The man behind the legendary wine bar Racines (and the Tribeca restaurant of the same name) recently bought and revamped this restaurant on in Saint-Germain. Put it on your list if you’re staying in the area, or if you’re looking for an excellent meal and a good bottle of wine. So yeah, just put it on your list.
Here’s your move: spend the day cruising around Le Marais, and then hit L’As du Fallafel for some grub. This little spot turns out some incredible falafel, kind of like Mamoun’s here in New York – but better. You want the €5 falafel special, and you’re probably going to eat it on the street.

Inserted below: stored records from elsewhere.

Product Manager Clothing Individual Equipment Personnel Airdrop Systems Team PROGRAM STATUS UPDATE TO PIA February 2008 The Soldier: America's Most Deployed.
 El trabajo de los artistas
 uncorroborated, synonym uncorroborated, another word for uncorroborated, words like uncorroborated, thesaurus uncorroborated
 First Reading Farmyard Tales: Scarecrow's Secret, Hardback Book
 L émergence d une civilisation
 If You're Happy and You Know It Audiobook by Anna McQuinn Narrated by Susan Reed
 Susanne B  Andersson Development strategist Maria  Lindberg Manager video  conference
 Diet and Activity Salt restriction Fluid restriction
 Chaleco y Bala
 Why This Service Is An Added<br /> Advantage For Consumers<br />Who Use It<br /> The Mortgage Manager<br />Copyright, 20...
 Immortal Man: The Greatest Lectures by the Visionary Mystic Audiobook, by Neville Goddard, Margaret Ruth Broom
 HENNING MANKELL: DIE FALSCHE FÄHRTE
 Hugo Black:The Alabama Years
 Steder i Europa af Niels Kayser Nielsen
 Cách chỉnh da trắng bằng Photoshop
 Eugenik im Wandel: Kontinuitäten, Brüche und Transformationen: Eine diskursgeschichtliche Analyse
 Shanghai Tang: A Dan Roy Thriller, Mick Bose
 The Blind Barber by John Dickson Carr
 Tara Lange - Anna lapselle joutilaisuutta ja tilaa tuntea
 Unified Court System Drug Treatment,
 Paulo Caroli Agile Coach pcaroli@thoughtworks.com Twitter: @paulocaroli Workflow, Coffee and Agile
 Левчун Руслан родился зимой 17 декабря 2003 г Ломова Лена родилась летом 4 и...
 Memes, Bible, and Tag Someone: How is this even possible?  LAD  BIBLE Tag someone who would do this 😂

Not looking to fight the crowds for a falafel? Hit Miznon, for a pita sandwich. This casual restaurant comes to Paris from a famous Israeli chef, who opened the original Miznon in Tel Aviv. The menu changes frequently, but the lamb and cauliflower are our favorite versions of these excellent sandwiches. Miznon is also open Sunday and Monday, which is good to know since so much else in Paris is closed on those days.
Our pick for a white table cloth experience, should you be looking to have one of those in this town. Garance is an upscale restaurant on the Left Bank that doesn’t feel the slightest bit stuffy. It’s a small room with a set menu (70€), and a wine list with great things by the bottle and the glass that’ll keep you occupied for a very long time. It’s not a bad idea for lunch after your visit to the Eiffel Tower either, assuming you’re looking to see one of those in this town.
An excellent late night spot in Oberkampf, which is where you'll probably end up if you're out late in Paris. Aux Deux Amis is a classic French bistro, but the location and hours of operation make it one that's always lively and full of young Parisians. The plates are small and shareable and the prices are reasonable. Just know that it will be packed. Always.